Podzielam troskę Teresy Stylińskiej o stan języka polskiego („Śmietnik polski", „Rz" z 21 lutego 2011). Dbałość o język ojczysty jest nie tylko wyrazem poszanowania naszego wspólnego dziedzictwa, ale także dążeniem do wzajemnego rozumienia się. Tworząc obce zasadom języka polskiego wyrażenia lub przywłaszczając bezkrytycznie słowa obcojęzyczne, stajemy się coraz bardziej niezrozumiali dla innych.
Wiele takich przykładów podaje Teresa Stylińska w swoim artykule, zwracając szczególną uwagę na zaniedbania w tym względzie „ludzi pióra, mikrofonu i kamery". Chciałbym do tej grupy osób szczególnie odpowiedzialnych za stan języka polskiego dołączyć ludzi nauki.
Wydaje się, że nauka powinna w kontaktach ze społeczeństwem posługiwać się – na tyle, na ile to możliwe – jasnym i zrozumiałym językiem. Takim też językiem powinna opisywać obszary swoich badań i nazywać stosowane metody badawcze. Niestety, część przedstawicieli świata nauki ulega pokusie, by w używanym języku być bardziej oryginalna od innych, bardziej przywiązana do wzorców zachodnich, a przez to – w swoim mniemaniu – poważniejsza.
Ktoś taki, zamiast powiedzieć, że wykonał badania ankietowe, powie o „badaniach surveyowych". Przedstawiciel innej dyscypliny naukowej coraz częściej powie, że zajmuje się „zarządzaniem miękkim", a koledzy jego „zarządzaniem twardym". I zwykle wyrażenia te nie będą nawet ujęte w cudzysłów, tak jak w tytule książki Jolanty Szaban „Miękkie zarządzanie. Ze współczesnych problemów zarządzania ludźmi".
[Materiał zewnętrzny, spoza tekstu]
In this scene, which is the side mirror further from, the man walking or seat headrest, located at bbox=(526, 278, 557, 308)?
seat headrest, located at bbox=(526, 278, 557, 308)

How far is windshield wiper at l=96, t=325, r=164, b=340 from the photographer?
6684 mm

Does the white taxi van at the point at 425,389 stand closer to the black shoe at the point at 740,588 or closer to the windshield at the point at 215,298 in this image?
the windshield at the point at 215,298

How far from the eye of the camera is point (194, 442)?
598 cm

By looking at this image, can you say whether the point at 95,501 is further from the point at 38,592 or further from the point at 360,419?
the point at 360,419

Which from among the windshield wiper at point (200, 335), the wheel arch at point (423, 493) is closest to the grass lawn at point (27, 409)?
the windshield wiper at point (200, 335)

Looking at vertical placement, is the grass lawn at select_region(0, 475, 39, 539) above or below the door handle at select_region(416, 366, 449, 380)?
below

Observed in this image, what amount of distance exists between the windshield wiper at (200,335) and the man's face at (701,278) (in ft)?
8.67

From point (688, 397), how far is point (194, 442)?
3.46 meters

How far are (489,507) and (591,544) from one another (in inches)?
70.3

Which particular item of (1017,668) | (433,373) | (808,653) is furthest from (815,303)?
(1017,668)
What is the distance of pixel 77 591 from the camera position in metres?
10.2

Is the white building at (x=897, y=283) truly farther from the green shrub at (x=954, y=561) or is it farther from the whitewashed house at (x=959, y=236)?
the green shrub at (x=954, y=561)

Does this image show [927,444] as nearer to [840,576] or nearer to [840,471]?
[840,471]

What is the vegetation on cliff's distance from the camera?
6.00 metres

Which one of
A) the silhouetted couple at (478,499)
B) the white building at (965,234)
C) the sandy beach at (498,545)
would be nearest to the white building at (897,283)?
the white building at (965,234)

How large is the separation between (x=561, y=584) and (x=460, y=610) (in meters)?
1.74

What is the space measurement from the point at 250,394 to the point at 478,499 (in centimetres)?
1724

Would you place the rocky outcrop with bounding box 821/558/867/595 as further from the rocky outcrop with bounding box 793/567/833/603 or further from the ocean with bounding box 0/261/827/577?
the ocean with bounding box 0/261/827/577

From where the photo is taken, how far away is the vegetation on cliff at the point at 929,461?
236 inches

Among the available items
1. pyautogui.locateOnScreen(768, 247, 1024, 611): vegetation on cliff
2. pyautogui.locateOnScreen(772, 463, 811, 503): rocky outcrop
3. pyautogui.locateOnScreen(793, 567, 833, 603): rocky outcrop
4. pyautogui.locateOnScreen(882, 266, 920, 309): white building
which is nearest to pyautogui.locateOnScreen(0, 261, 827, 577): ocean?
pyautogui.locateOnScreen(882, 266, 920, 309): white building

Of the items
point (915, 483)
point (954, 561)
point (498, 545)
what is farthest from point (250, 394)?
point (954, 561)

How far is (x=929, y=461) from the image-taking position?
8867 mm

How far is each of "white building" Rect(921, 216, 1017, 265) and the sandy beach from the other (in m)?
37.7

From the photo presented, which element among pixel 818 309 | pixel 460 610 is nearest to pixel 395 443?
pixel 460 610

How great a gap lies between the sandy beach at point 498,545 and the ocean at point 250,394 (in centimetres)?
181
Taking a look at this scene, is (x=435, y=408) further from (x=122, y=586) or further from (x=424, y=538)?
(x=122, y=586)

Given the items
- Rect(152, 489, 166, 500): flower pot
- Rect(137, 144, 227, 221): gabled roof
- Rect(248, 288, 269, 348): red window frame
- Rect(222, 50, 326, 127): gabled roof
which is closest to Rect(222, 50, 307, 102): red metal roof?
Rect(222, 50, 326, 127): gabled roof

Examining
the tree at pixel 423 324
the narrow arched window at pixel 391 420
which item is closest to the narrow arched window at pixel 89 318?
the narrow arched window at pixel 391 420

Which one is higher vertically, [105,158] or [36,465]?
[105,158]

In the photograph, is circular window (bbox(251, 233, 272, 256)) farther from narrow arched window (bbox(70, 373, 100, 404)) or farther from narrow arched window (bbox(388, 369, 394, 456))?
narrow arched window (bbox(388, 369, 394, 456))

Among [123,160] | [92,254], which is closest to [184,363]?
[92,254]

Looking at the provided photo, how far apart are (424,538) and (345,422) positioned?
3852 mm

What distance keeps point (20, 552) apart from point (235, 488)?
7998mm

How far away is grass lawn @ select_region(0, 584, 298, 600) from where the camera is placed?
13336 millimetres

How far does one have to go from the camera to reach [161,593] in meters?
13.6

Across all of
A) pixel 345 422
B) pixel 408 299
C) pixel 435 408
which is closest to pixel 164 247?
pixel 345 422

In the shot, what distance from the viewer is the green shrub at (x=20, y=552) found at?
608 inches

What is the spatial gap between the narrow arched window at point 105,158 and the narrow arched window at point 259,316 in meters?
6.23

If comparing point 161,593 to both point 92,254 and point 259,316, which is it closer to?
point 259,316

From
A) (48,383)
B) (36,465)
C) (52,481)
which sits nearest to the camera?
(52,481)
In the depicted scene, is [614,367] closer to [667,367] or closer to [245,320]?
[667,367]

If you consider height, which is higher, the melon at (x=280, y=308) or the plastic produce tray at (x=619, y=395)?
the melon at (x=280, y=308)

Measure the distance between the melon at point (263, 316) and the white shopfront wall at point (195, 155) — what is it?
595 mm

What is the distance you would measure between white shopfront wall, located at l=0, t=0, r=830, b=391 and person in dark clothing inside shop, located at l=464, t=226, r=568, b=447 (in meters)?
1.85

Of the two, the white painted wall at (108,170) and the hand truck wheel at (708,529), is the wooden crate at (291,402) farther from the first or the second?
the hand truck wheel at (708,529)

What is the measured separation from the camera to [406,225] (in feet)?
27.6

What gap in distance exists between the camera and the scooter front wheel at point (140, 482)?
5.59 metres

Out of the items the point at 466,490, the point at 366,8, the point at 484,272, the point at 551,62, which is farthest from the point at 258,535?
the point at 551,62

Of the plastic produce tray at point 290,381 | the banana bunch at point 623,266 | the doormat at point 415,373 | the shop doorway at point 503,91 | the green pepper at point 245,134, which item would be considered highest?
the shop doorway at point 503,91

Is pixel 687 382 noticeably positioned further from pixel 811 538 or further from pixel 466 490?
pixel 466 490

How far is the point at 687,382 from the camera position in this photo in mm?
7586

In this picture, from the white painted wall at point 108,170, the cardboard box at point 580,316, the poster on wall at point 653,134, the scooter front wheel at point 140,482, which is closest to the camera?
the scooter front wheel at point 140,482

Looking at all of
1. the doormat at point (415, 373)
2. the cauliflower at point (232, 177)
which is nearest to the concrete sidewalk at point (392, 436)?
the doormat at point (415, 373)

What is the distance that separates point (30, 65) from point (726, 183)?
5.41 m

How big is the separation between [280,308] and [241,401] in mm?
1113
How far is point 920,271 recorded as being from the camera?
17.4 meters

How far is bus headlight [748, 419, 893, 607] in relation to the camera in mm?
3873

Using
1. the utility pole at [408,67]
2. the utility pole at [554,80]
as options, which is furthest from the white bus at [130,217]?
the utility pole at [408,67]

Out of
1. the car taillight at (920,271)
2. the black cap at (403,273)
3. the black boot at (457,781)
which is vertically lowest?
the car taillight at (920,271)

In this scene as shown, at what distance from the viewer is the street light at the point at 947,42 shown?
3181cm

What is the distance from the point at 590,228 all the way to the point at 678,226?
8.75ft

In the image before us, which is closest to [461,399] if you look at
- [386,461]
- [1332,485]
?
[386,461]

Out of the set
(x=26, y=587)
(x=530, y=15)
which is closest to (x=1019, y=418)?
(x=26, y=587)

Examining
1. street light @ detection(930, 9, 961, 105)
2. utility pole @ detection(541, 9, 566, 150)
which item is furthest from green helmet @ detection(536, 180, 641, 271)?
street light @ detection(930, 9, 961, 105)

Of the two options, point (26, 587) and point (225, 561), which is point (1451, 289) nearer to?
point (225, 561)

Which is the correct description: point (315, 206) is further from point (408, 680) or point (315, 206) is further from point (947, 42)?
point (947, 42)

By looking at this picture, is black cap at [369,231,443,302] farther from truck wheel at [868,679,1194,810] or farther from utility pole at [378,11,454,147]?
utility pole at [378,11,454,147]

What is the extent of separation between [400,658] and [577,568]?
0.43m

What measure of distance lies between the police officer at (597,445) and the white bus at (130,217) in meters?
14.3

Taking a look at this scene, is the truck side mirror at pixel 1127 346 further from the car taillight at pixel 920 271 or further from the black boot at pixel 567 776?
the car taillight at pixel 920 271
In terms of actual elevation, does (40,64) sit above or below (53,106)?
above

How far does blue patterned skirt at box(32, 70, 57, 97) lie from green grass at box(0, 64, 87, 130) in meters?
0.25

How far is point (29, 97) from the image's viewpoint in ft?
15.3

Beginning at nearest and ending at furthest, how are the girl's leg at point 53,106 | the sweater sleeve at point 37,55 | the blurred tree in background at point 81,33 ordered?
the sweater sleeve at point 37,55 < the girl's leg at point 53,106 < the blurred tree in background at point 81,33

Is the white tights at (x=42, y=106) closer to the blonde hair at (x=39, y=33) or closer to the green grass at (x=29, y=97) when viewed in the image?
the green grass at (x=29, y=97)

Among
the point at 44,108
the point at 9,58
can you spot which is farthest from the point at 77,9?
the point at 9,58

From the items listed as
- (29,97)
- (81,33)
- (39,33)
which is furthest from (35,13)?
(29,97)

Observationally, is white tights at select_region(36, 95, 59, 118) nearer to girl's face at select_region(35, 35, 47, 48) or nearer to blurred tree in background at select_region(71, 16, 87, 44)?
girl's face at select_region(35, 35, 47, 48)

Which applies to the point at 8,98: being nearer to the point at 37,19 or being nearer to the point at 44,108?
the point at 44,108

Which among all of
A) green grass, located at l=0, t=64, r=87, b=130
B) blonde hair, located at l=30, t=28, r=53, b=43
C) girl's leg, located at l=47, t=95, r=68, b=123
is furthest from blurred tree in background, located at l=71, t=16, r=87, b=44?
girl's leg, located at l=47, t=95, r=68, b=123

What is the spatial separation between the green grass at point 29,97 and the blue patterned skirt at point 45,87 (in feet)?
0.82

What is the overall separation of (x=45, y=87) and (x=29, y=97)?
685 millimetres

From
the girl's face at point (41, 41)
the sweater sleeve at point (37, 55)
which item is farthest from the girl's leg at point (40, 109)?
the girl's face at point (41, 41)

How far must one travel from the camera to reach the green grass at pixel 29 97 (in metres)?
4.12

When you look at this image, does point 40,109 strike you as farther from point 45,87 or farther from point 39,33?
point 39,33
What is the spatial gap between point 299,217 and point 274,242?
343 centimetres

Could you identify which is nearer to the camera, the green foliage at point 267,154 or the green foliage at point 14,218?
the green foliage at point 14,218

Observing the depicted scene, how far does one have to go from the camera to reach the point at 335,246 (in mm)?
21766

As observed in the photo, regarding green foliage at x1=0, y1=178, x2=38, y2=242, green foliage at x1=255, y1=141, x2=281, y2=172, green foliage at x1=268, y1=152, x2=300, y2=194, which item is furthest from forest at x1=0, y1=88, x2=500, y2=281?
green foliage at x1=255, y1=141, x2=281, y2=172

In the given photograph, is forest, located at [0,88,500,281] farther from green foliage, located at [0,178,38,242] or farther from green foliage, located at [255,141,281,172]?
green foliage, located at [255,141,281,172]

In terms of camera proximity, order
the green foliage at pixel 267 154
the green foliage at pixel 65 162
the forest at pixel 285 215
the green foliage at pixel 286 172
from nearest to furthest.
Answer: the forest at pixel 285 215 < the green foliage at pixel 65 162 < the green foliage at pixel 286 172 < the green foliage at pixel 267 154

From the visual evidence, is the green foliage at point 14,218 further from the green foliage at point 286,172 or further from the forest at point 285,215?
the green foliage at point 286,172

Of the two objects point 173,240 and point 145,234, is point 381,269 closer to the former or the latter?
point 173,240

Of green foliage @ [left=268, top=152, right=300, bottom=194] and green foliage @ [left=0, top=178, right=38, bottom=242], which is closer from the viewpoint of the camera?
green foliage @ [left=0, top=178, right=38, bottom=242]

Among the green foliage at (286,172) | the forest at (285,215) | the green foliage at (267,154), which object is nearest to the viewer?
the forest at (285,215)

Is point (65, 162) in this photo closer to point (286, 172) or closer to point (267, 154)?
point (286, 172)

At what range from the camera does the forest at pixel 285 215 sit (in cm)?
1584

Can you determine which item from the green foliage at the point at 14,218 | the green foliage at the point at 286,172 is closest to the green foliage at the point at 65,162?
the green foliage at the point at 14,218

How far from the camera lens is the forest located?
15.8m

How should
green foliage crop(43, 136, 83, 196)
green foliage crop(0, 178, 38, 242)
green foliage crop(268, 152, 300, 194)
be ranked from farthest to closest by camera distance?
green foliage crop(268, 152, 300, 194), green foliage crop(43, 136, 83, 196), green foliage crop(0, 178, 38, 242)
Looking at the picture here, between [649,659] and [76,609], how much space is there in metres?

O ile eliminowanie z języka codziennego pewnych błędów jest nieraz skuteczne, o tyle w nauce jest to znacznie trudniejsze. Naukowiec bowiem jest gotów szybko podjąć się takiego zdefiniowania używanego przez siebie wyrażenia, że żadne ze znanych określeń nie będzie precyzyjnym jego odpowiednikiem. Na przykład będzie uzasadniał, że „badanie surveyowe" jest czymś innym niż badania ankietowe i sondażowe. W ten sposób broni się często w nauce nowych, niepoprawnie nazwanych terminów i kategorii, powołując się na analogie do innych języków.